## Lista de tarefas
1. Resuma o texto fornecido em duas frases.
2. Mostre cada linha das entradas que contém a palavra "cell".

## Texto fornecido
▽

Em alguns casos, como no Uruguai, por exemplo, é evidente que não foi apenas uma vitória da oposição encabeçada pelos socialistas. Foi também, e talvez mais importante, a derrocada de um sistema político que, como instrumento de dominação, foi indiscutivelmente eficaz por quase dois séculos. A exemplo do que já havia ocorrido no México em 1999, onde após 72 anos o Partido Revolucionário Institucional (PRI) perdeu as eleições para a direita católica, a vitória oposicionista representava o fim de um sistema político estável para os interesses dominantes. Neste último, jogou um papel relevante a rebelião zapatista deflagrada em 1 de janeiro de 1994, data em que entrou em vigor o tratado de livre comércio com os Estados Unidos e o Canadá.
As rebeliões se tornaram um fato corriqueiro no cenário atual. Elas são expressão de vários fenômenos conjugados. Em primeiro lugar é importante registrar que a América Latina tornou-se irreversivelmente uma região urbana, onde as condições de vida são particularmente implacáveis com as maiorias que, há poucas décadas atrás, buscavam nas cidades uma saída para a endêmica pobreza rural. Ainda mais grave: a opção pela economia exportadora em que todos os países avançam a passos largos, aumentou a pressão sobre a propriedade da terra e as condições de vida de massas camponesas que também se tornaram mais difíceis em função da permanente deterioração dos termos de troca a que a economia exportadora esta submetida historicamente. A violência que ali se verifica contra líderes indígenas, sindicais e religiosos, revela até que ponto se vive no campo uma “guerra civil silenciosa” que não deixará de exercer pressão nos próximos anos.

△

## Material da tarefa
▽

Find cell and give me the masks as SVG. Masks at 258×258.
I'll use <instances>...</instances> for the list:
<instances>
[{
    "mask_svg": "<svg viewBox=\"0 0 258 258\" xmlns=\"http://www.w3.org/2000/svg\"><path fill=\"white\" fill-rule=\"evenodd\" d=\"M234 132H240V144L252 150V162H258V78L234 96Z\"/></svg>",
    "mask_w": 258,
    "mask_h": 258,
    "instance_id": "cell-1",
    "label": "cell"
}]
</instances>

△

## Respostas
1. Em alguns casos, como no Uruguai, a vitória da oposição significou também a derrocada de um sistema político de dominação eficaz por quase dois séculos, como já ocorrera no México em 1999, quando o PRI perdeu as eleições após 72 anos. As rebeliões tornaram-se corriqueiras na América Latina e expressam fenômenos como a urbanização da região e a pressão da economia exportadora sobre a terra e as condições de vida dos camponeses.

2.
Find cell and give me the masks as SVG. Masks at 258×258.
    "instance_id": "cell-1",
    "label": "cell"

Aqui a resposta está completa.